(Questions on scene geometry)
※

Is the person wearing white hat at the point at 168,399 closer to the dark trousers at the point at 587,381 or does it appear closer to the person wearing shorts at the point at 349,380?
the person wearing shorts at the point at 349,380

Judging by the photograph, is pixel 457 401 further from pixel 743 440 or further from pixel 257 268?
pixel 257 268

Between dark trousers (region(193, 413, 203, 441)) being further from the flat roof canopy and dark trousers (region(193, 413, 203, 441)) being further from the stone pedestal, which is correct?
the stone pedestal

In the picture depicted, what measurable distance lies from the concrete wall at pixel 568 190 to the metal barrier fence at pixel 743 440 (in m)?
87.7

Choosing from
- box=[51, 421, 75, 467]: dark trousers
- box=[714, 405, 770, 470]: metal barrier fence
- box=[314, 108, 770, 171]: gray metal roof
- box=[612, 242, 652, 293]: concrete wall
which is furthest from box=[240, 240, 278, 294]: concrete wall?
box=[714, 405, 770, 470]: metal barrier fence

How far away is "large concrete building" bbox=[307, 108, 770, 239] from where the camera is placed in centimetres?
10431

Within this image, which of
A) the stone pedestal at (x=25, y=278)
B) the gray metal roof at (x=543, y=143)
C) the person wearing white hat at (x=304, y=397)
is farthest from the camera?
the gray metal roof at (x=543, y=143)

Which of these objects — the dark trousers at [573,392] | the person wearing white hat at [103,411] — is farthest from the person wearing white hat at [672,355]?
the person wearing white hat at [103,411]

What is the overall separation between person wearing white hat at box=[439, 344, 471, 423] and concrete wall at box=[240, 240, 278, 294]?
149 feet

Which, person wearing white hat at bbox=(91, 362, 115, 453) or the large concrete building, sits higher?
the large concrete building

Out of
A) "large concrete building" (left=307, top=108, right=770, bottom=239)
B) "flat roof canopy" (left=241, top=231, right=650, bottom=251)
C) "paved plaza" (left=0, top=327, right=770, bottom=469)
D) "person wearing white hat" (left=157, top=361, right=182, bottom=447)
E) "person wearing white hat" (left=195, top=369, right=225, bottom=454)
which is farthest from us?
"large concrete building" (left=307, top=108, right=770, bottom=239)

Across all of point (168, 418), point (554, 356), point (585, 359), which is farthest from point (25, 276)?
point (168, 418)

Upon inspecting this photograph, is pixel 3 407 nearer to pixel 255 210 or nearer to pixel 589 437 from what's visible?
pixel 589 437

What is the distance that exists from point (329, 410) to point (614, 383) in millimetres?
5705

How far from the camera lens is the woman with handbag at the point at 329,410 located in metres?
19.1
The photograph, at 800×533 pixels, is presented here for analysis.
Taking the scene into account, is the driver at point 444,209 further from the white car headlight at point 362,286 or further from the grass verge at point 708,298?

※

WHAT THE TASK REQUIRES:
Please format the part of the lines that opens with the line containing "How far from" and runs through the end of the lines as a Markdown table with the columns No. and Line, leaving out any blank lines.

EXPECTED ANSWER:
| No. | Line |
|---|---|
| 1 | How far from the camera lens is the woman with handbag at the point at 329,410 located in metres? |
| 2 | 19.1 |
| 3 | The photograph, at 800×533 pixels, is presented here for analysis. |
| 4 | Taking the scene into account, is the driver at point 444,209 further from the white car headlight at point 362,286 or further from the grass verge at point 708,298? |